I could really use some help with this problem because I'm pretty confused on what to do.
The formula for the volume of a cone is V=1/3(pi)r^2h where v represents volume, r represents the radius of the base, and h represents the height. What is the height of a cone with a volume of 66 cubic centimeters and a base with a radius of 3 centimeters?
V=1/3(3.14)r^2h
66=1/3(3.14)3^2h
66=9.42h
divide both side by 9.4
h=7.02
To find the height of a cone with a given volume and base radius, you can rearrange the formula for volume and solve for h.

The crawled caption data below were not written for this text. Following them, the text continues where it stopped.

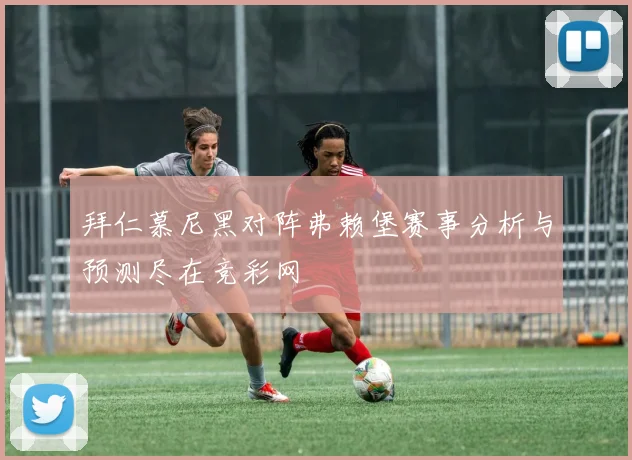 拜仁慕尼黑对阵弗赖堡赛事分析与预测尽在竞彩网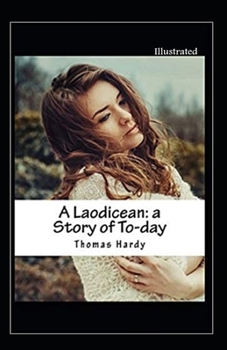 Paperback A Laodicean a Story of To-day Illustrated Book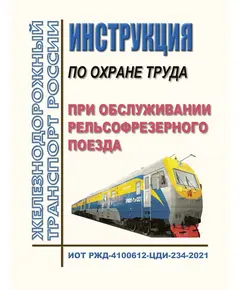 Инструкция по охране труда при обслуживании рельсофрезерного поезда. ИОТ РЖД-4100612-ЦДИ-234-2021.Утверждена Распоряжением ОАО "РЖД" от 02.12.2021 № 2710/р в редакции Распоряжения ОАО "РЖД" от 27.10.2023 № 2682/р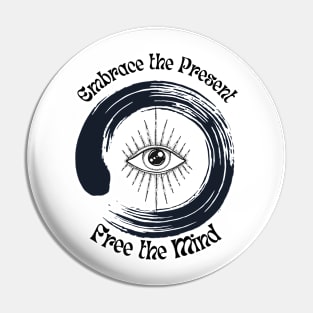 Embrace the Present, Free the Mind Pin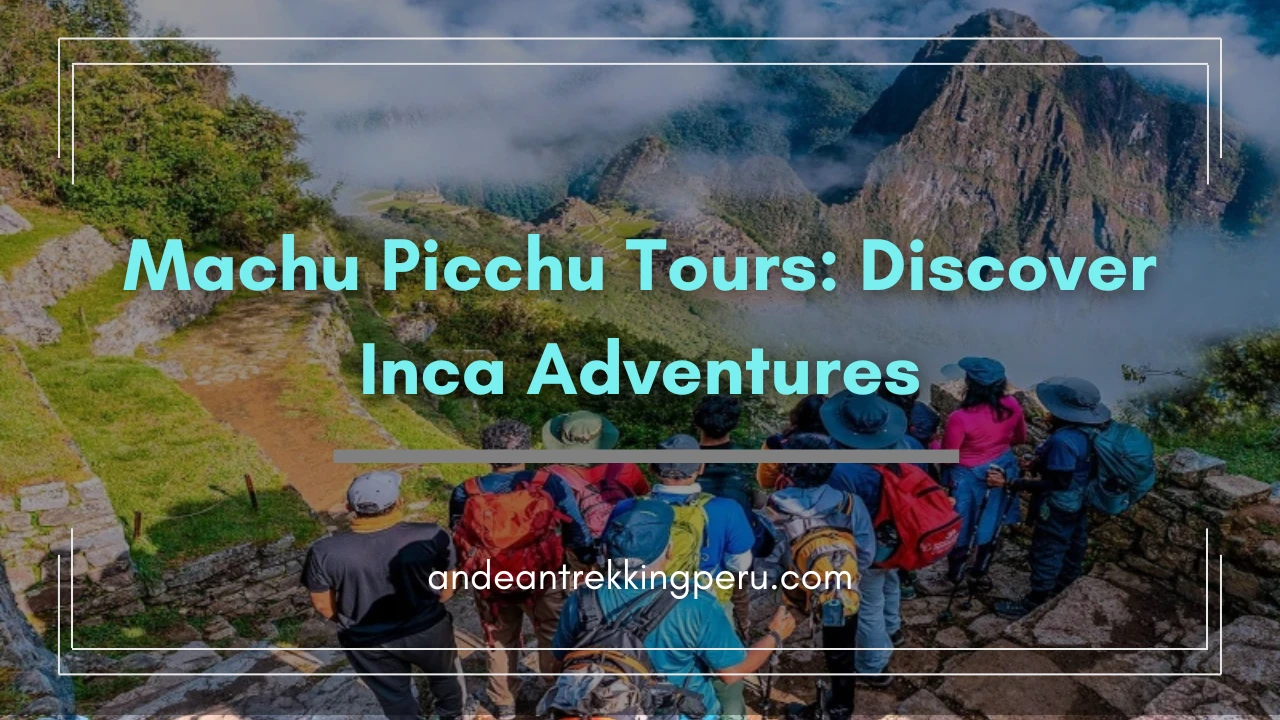 Machu Picchu Tours
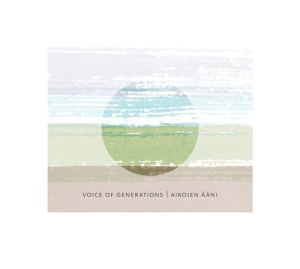 Freeman Alex Liedes Anna-Kaisa - Voice Of Generations - Aikojen Ääni ryhmässä CD @ Bengans Skivbutik AB (3733830)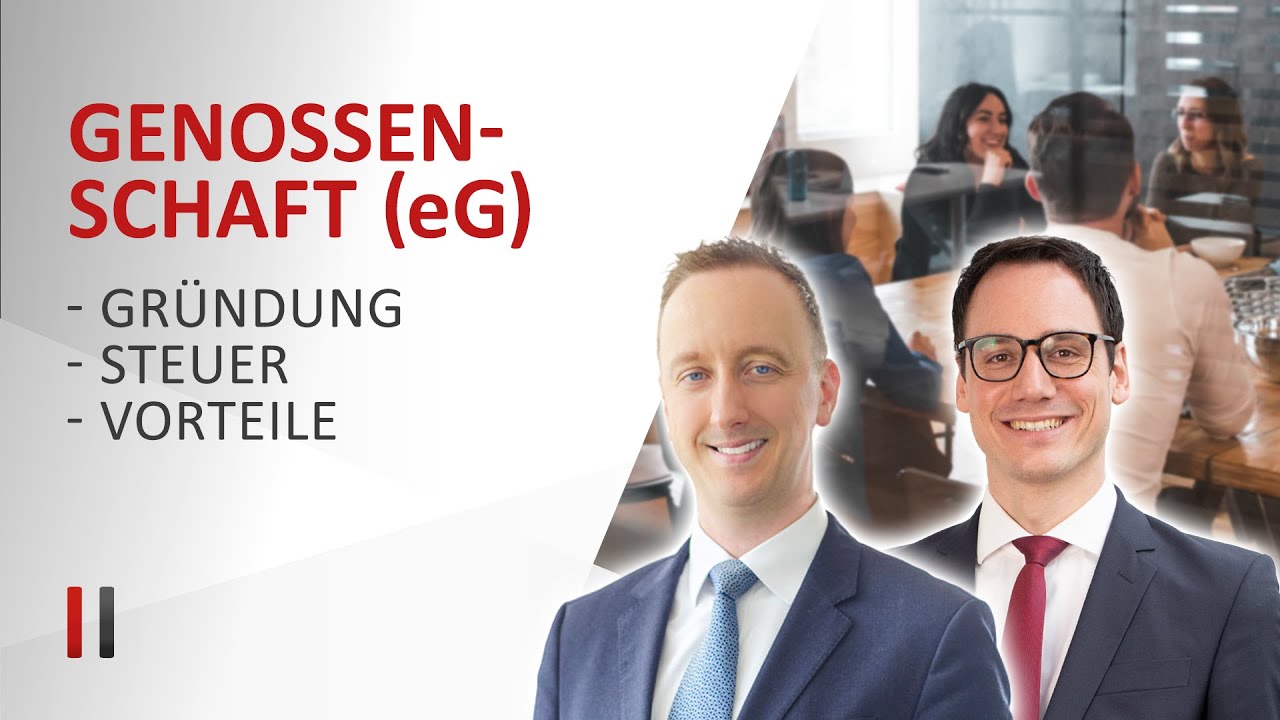 New Update Was ist eine Genossenschaft? Gründung, Steuern, Vorteile, Bewertung | Matthias Weidmann (RA/StB)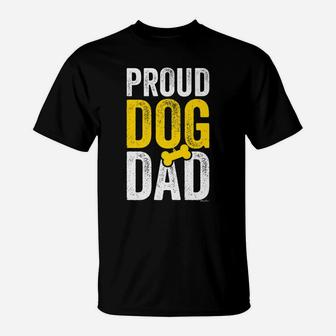 Mens Proud Dog Dad Funny Dog Lover Fathers Day T-Shirt - Seseable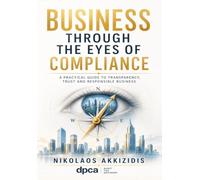 Business Through the Eyes of Compliance: A Practical Guide to Transparency Trust and Responsible Business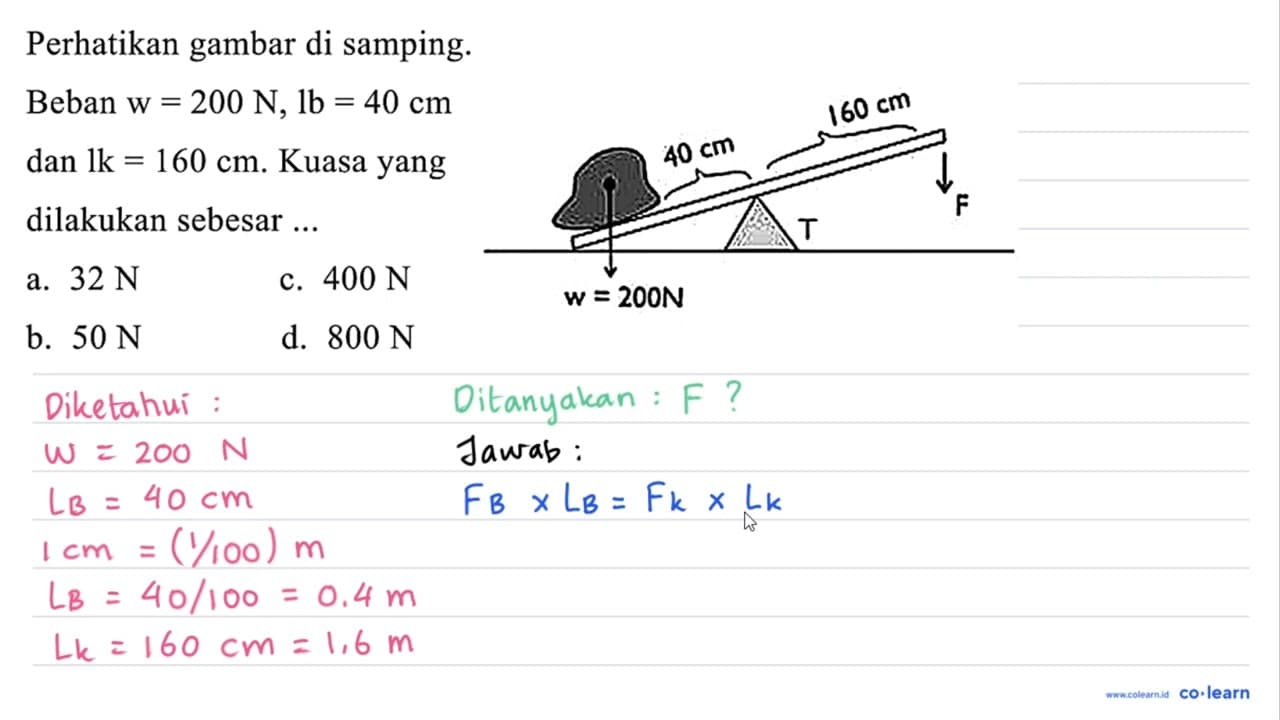 Perhatikan gambar di samping. Beban w=200 N, lb=40 cm dan l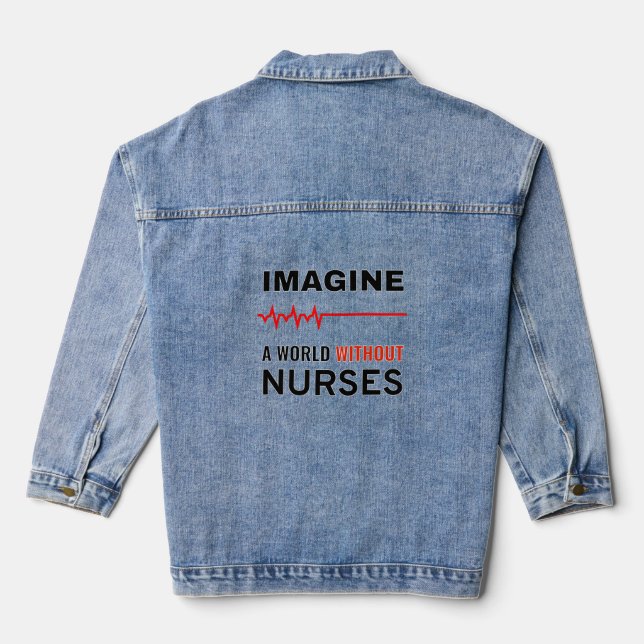 Imagine A World WIthout Nurses Denim Jacket (Back)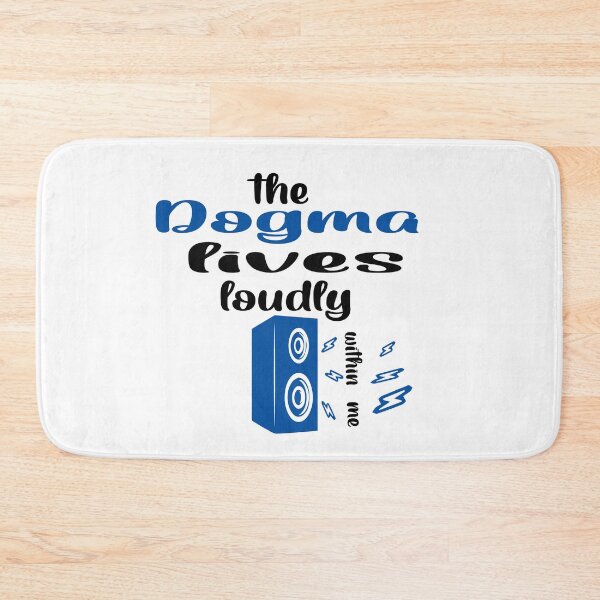 Item preview, The dogma lives loudly within me designed and sold by 0umStore.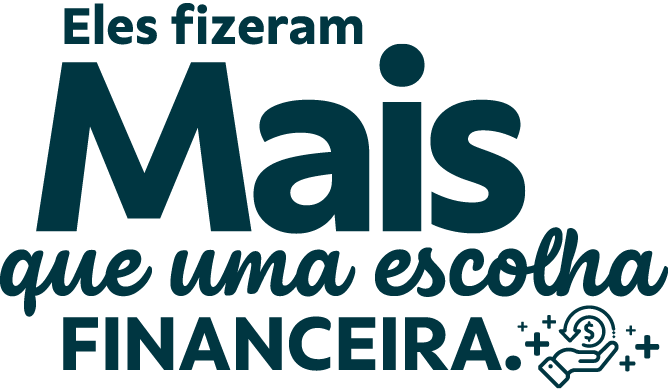 Mais que uma escolha financeira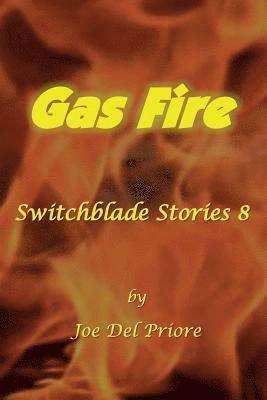 Gas Fire: Switchblade Stories 8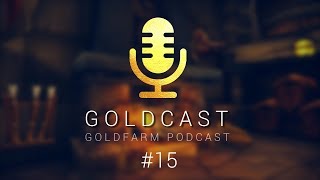 Goldcast #15 | Der Goldfarm Podcast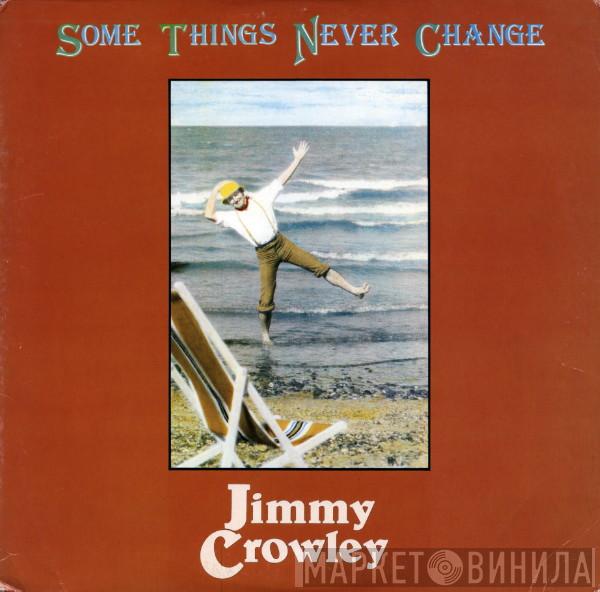 Jimmy Crowley - Some Things Never Change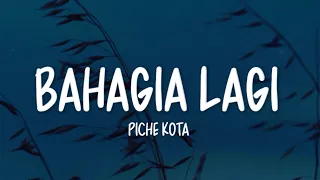 Download Piche Kota - Bahagia Lagi (Lirik Lagu) MP3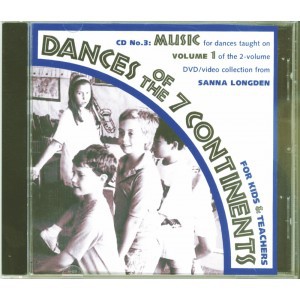 CD 3: Dances of the 7 Continents Vol CD 3: Dances of the 7 Continents Vol. 1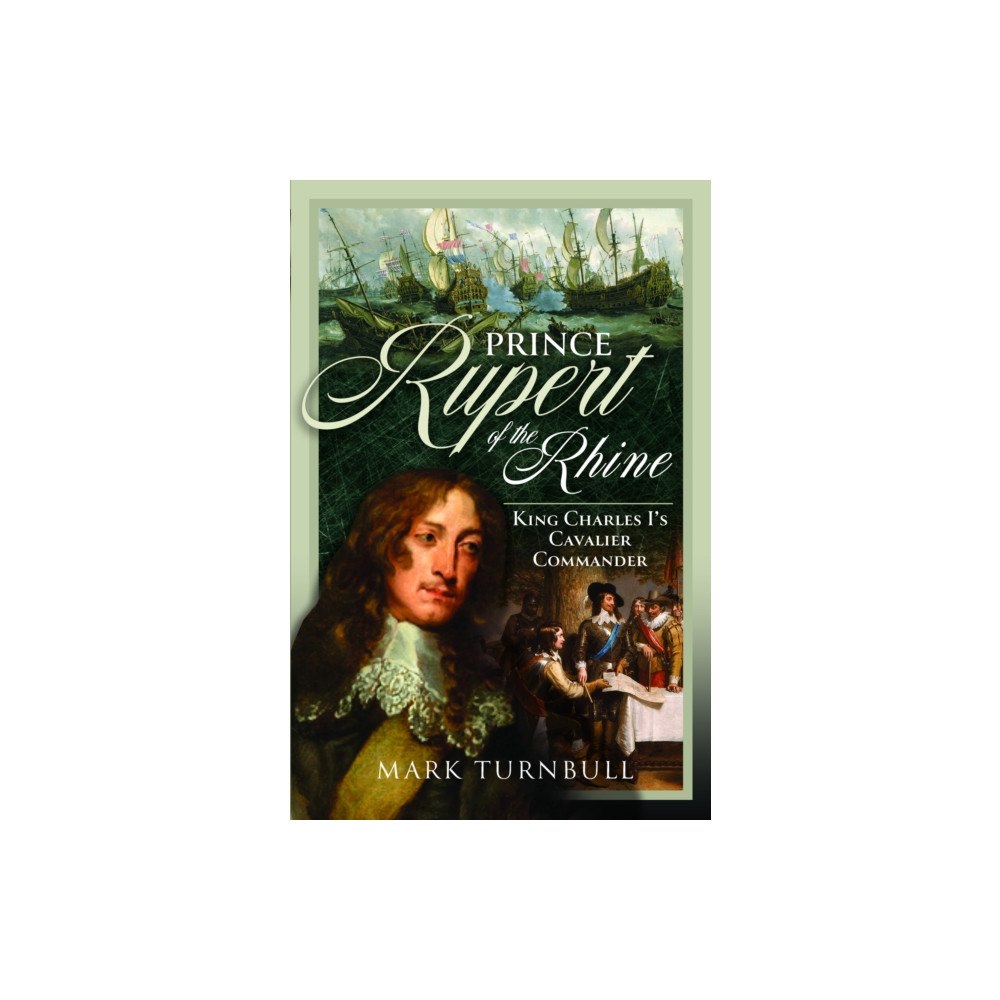 Pen & Sword Books Ltd Prince Rupert of the Rhine (inbunden, eng)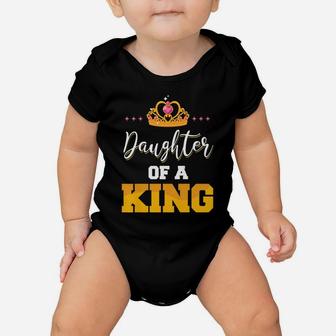 Daughter Of A King Father And Daughter Matching Baby Onesie | Crazezy AU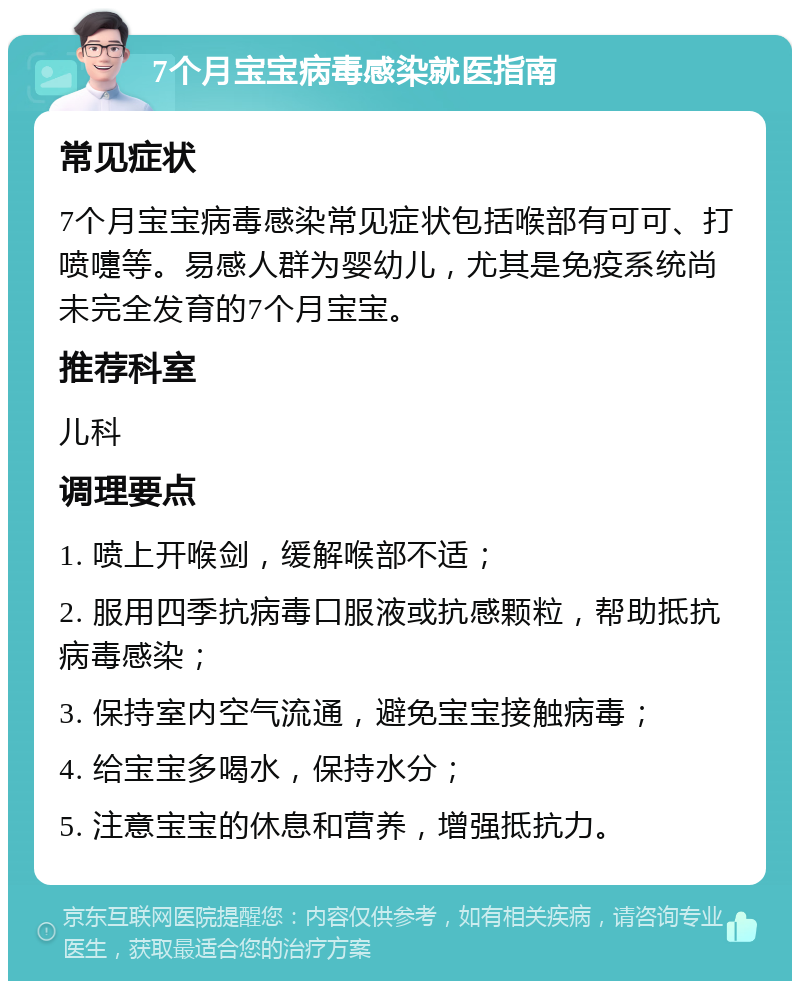 7个月宝宝病毒感染就医指南 常见症状 7个月宝宝病毒感染常见症状包括喉部有可可、打喷嚏等。易感人群为婴幼儿，尤其是免疫系统尚未完全发育的7个月宝宝。 推荐科室 儿科 调理要点 1. 喷上开喉剑，缓解喉部不适； 2. 服用四季抗病毒口服液或抗感颗粒，帮助抵抗病毒感染； 3. 保持室内空气流通，避免宝宝接触病毒； 4. 给宝宝多喝水，保持水分； 5. 注意宝宝的休息和营养，增强抵抗力。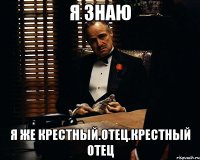 я знаю я же крестный.отец.крестный отец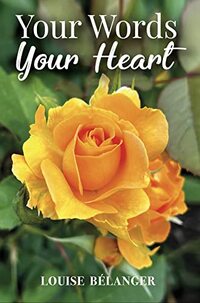 Your Words Your Heart (Your Words collection ~ Poetry and photography books) - Published on Oct, 2022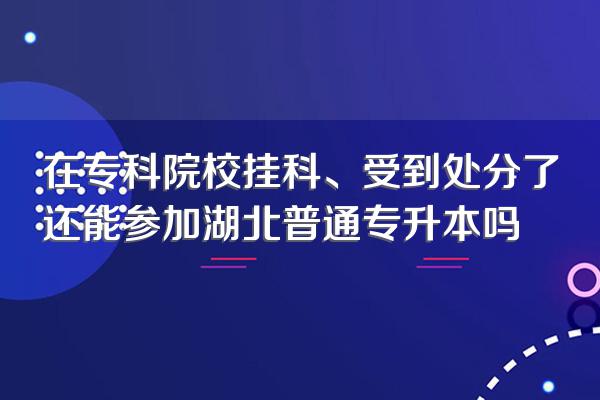 在专科院校挂科、受到处分了还能参加湖北普通专升本吗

Here's how to do it:
1. Start with the formula for the volume of a cone: V = (1/3) * π * r^2 * h
2. Substitute the known values into the formula: V = 66 cm^3 and r = 3 cm. The formula now becomes: 66 = (1/3) * π * 3^2 * h.
3. Simplify the equation: 66 = (1/3) * π * 9 * h.
4. Divide both sides of the equation by π * 9 to isolate h: h = 66 / (π * 9).
5. Calculate the value of h: Using a calculator, divide 66 by π (pi), then divide the result by 9.
The value of h will be the height of the cone in centimeters, given a volume of 66 cubic centimeters and a base radius of 3 centimeters.